My son needed help, though, and I was determined to provide it.
I turned to the internet. We established a routine. We pulled up chairs to our oak kitchen table, watched videos from Khan Academy, and stumbled through problems on IXL. Pencils were broken, harsh words were spoken, accusations were exchanged. We both lost our patience.
If only he needed help analyzing a Mary Oliver poem or writing an essay about Of Mice and Men!
Somehow, though, learning eventually took place. My son learned a bit about vertices and planes. I learned: he preferred mechanical pencils with clean erasers; his handwriting was tiny and precise; and he was growing up too darn fast.
With sharp wit and an uncanny ability to create an argument about anything (Who’s your favorite billionaires: Jeff Bezos or Elon Musk? Are vaccines safe? Can I make a decent glass of lemonade?), he was turning into a young man with his own tastes and opinions, even those that drove me bananas. No longer the gap-toothed little boy who loved playing catch in the basement with his dad, he was now a young man who sometimes needed to shave and liked to do squats with me on his back.
The pandemic stole his time with friends and high school experiences he would never get back, but it also gave me extra time with him, which I appreciated—even if we spent some of that time on something as annoying as geometry.

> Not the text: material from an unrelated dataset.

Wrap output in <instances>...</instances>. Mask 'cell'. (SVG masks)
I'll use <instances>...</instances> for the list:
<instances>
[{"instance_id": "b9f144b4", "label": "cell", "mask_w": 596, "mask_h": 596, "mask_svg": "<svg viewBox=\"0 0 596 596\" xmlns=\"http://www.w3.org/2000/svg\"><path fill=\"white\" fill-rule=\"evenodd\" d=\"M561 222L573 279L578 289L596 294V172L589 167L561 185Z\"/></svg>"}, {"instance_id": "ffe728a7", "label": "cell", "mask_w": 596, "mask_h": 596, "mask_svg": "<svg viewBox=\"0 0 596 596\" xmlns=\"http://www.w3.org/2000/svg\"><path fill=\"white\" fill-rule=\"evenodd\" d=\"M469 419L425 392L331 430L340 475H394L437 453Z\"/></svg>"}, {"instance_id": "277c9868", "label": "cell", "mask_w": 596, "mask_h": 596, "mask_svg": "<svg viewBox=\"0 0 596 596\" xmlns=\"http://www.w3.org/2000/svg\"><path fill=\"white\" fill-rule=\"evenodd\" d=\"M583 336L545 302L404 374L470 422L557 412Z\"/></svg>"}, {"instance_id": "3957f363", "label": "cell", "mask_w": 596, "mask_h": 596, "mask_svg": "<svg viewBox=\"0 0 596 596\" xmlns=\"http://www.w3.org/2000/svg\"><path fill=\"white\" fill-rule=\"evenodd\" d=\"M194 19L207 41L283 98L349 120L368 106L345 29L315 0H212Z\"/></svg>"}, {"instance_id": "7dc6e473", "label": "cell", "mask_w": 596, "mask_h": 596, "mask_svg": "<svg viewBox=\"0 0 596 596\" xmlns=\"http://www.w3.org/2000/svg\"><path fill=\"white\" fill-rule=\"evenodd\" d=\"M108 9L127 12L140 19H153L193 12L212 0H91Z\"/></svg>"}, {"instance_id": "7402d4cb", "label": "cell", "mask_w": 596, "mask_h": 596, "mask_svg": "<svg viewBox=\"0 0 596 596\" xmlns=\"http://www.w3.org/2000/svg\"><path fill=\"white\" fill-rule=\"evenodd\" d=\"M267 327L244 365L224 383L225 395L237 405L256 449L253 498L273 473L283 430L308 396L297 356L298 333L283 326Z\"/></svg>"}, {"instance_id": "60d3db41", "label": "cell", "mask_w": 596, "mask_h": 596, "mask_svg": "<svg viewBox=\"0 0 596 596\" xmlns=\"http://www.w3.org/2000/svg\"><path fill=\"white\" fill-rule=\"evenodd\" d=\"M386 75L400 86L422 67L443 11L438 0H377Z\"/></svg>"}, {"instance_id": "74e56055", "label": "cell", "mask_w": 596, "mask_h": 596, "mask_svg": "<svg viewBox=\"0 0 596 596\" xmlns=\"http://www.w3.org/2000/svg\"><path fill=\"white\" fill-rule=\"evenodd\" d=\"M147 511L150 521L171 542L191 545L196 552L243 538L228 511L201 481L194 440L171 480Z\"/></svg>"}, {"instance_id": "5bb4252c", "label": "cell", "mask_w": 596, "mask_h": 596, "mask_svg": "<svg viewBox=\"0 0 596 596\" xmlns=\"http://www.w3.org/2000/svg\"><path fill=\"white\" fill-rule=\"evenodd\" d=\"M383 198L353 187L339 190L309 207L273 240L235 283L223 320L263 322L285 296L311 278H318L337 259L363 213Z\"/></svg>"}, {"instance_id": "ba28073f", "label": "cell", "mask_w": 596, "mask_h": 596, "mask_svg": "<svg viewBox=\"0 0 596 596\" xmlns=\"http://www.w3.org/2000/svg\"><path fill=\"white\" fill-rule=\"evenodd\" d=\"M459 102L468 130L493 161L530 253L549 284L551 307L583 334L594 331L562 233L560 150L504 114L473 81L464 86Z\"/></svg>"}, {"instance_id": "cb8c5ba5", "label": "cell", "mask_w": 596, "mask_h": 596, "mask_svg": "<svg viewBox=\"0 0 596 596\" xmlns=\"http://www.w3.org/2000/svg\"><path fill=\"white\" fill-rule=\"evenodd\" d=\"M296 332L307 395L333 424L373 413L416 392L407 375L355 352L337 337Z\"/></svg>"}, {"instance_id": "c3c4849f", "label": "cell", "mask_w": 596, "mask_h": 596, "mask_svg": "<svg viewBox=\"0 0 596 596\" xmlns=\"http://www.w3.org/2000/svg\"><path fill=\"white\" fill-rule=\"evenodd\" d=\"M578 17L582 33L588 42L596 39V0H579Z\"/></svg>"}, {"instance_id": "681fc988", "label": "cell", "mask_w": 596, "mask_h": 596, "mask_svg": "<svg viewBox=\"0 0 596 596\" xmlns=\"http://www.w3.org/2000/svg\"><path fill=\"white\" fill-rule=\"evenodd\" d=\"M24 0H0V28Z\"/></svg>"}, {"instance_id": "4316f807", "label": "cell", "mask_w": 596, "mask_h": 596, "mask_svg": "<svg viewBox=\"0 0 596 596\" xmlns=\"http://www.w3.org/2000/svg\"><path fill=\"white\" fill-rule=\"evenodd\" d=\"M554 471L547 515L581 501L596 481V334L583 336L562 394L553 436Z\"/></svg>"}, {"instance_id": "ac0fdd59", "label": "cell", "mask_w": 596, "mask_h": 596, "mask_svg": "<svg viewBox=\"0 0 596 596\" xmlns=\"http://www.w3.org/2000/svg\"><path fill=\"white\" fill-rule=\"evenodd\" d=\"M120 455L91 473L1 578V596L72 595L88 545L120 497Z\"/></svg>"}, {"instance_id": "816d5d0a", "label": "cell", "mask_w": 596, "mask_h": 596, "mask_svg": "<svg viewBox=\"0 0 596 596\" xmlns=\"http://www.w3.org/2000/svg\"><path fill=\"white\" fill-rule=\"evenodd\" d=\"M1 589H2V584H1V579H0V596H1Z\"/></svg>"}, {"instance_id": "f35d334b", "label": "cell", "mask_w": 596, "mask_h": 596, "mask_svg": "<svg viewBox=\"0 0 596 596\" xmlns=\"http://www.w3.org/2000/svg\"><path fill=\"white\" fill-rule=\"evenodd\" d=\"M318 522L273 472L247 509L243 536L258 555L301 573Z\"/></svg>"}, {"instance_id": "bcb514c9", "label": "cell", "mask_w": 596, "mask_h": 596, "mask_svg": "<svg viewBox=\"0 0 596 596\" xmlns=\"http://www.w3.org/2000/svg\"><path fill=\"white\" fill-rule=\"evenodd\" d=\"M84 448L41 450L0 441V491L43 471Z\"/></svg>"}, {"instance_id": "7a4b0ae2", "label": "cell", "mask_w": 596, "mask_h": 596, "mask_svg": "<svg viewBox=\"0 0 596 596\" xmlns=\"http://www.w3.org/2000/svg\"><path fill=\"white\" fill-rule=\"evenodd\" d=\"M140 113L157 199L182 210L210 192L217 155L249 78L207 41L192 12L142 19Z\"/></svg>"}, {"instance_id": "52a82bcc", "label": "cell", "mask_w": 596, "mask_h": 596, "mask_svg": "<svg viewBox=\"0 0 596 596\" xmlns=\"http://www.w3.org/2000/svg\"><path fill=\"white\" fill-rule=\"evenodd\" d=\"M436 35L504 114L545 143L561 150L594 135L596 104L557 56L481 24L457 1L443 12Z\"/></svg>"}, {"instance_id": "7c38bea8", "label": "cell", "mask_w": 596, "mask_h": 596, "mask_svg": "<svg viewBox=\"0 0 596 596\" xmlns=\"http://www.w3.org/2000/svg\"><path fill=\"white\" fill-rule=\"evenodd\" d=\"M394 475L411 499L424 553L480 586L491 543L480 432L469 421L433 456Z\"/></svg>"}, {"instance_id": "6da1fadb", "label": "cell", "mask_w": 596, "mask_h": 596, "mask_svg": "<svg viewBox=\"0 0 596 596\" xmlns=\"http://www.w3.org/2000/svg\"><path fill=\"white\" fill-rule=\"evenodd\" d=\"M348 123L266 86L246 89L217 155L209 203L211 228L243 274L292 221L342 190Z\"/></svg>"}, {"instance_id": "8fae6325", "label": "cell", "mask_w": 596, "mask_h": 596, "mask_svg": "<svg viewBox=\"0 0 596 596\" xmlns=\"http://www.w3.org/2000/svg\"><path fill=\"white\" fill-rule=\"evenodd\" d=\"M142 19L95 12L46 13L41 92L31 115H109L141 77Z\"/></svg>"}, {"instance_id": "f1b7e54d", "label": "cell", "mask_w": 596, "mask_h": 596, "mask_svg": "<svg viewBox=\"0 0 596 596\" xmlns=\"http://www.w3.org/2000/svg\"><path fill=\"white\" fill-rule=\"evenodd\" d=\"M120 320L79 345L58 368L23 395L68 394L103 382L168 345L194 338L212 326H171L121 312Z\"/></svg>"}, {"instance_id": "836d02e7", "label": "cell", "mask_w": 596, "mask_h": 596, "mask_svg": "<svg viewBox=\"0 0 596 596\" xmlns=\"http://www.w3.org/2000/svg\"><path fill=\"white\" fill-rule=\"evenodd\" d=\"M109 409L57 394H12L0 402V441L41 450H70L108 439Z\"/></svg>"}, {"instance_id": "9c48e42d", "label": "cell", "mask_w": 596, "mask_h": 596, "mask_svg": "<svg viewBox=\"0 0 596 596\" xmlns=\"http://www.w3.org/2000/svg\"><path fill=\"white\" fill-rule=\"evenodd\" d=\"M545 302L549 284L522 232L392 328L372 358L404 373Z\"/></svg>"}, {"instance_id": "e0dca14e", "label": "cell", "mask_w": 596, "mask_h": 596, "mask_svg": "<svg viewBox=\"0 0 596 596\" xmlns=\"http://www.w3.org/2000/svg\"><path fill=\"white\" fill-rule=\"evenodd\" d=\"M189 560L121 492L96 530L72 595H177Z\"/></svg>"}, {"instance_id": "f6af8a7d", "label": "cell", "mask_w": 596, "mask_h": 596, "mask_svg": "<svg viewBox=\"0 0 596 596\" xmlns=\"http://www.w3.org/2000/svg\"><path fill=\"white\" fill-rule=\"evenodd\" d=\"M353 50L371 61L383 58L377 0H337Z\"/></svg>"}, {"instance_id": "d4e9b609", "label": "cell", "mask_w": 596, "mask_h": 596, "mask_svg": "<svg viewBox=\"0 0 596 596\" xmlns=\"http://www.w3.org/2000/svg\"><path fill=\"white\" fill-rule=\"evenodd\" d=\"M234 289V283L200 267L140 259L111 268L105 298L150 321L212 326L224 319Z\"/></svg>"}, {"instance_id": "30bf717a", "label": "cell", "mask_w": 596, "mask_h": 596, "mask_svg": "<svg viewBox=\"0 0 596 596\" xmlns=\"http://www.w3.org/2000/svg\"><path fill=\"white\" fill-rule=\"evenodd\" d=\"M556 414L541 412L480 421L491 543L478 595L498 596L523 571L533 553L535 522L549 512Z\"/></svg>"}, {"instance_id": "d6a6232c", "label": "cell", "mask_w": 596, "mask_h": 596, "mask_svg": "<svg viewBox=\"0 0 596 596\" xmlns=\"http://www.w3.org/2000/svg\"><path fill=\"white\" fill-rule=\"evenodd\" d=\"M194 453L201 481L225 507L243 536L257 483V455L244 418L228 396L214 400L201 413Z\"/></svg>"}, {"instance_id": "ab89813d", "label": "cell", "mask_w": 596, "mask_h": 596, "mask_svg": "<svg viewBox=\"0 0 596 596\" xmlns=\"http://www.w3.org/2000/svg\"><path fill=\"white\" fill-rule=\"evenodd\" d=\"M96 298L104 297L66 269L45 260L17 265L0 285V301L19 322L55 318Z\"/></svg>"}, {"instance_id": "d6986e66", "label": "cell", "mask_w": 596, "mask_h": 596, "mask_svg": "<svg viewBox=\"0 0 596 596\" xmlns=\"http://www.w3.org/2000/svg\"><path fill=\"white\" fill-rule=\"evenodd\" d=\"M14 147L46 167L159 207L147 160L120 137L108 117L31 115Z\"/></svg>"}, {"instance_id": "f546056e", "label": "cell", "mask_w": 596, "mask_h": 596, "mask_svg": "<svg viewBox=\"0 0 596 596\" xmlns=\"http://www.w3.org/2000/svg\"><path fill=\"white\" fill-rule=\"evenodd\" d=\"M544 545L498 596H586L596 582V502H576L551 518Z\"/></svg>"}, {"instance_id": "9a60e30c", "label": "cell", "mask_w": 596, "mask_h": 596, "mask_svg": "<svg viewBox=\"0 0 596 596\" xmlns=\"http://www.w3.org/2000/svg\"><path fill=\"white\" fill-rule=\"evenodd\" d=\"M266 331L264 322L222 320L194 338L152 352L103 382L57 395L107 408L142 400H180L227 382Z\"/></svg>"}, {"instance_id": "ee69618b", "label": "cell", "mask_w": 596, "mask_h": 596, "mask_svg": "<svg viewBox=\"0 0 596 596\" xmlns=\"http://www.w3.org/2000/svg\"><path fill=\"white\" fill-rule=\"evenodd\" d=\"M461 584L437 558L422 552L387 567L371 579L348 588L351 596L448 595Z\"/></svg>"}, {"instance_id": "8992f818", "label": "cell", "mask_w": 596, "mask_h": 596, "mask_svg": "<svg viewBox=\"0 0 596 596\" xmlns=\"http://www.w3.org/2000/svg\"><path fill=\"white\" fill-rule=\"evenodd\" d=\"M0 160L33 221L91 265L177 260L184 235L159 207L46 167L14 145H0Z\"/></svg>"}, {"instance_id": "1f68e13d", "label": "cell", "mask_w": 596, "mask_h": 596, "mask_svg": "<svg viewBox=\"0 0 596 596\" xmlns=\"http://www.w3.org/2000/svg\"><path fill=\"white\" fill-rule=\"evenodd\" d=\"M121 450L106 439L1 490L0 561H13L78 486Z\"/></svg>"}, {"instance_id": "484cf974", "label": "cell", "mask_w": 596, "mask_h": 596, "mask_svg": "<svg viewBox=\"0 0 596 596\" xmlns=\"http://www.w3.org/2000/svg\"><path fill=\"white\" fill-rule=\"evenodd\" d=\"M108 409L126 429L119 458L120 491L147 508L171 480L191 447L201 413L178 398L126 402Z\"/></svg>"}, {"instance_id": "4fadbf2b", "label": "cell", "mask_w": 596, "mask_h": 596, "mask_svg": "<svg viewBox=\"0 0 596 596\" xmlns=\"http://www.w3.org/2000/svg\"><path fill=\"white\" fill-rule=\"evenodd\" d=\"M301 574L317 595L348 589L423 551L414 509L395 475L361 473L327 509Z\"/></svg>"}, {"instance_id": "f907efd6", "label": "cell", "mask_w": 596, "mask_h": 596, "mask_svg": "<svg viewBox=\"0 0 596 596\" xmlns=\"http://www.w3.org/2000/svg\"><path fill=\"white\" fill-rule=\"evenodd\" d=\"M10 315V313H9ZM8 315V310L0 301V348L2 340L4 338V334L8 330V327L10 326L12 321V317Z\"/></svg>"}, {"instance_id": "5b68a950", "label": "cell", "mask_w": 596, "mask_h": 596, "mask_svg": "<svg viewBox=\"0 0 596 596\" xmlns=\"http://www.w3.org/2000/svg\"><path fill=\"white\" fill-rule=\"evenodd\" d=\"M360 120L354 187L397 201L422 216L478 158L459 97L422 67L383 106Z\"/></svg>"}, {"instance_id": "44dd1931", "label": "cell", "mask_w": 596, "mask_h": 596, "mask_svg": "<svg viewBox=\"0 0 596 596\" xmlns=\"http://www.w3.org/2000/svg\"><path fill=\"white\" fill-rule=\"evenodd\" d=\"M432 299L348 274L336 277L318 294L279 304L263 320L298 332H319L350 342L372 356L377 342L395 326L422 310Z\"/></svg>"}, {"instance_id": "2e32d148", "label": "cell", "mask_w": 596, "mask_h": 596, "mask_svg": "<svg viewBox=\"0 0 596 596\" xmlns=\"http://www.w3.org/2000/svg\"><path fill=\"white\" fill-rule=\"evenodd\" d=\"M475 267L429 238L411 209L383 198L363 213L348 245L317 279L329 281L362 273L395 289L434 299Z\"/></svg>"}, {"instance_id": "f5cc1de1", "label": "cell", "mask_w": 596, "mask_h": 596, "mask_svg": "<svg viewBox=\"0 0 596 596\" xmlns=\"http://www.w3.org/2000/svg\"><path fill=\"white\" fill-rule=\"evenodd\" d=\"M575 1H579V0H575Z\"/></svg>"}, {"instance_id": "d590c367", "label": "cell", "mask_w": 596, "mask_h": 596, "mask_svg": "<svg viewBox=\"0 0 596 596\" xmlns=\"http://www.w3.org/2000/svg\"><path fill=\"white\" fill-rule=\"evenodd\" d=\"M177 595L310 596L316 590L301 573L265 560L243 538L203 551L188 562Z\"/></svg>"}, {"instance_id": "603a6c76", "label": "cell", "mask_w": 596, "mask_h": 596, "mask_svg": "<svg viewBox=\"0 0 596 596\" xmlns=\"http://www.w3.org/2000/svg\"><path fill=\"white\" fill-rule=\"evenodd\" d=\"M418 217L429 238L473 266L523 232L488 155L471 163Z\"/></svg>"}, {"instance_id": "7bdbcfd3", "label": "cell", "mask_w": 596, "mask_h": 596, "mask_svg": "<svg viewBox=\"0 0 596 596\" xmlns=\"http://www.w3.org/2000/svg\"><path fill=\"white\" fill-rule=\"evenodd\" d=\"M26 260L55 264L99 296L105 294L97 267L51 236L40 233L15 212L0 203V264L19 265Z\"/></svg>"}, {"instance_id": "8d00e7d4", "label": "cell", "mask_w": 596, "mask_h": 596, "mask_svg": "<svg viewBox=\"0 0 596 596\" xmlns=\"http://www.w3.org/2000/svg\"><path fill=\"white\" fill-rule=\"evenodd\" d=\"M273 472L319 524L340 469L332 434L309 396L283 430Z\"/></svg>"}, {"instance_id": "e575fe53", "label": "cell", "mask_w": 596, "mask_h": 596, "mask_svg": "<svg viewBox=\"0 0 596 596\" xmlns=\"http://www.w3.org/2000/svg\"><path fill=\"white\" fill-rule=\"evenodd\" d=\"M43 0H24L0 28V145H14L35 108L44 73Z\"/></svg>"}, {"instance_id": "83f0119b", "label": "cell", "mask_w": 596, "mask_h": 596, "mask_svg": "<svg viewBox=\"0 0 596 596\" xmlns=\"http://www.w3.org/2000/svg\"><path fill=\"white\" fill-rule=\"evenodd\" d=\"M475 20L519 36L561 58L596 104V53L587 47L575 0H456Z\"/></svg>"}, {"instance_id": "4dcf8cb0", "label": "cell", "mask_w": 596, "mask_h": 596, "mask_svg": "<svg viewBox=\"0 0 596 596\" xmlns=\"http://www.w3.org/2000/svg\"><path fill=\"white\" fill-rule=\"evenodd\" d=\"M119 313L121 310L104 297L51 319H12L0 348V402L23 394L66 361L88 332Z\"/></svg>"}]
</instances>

As time went on, we broke fewer pencils, and we even shared some laughs. I won’t say either of us became an expert on any kind of geometry content, but he made it through the class relatively unscathed. And while I still hate proofs, I now appreciate their measured logic.
This year, my sons are back in school. Even though it’s still far from a “normal” school year, I say a little prayer of thanksgiving when they head out the door to learn from teachers actually trained in content areas.
Now my son is taking Algebra 2, and because he’s developed some study skills and is comfortable asking questions from his teacher (who’s great!), he really hasn’t needed me much. I’ve helped with a few problems on IXL and printed review sheets before an exam, but we no longer have a daily routine at the kitchen table.
I don’t miss the broken pencils and lost patience, but I do miss our intentional time together.
Recently he was studying for an important exam on the quadratic formula.
“I’m happy to help you with that,” I said, surprising myself. “It’s just plugging numbers into a formula. That’s my favorite kind of math!”
“Do you know how to solve them with ⅈ?” he asked. “It’s, like, some kind of imaginary number?”
“Imaginary WHAT?” I exclaimed. “There’s no such thing as an imaginary number!” This was the kind of thing that made me vow to avoid complex math forever.
But then I remembered how it felt to learn alongside him last year. So I made us each a cup of tea, and I pulled up a chair to the kitchen table.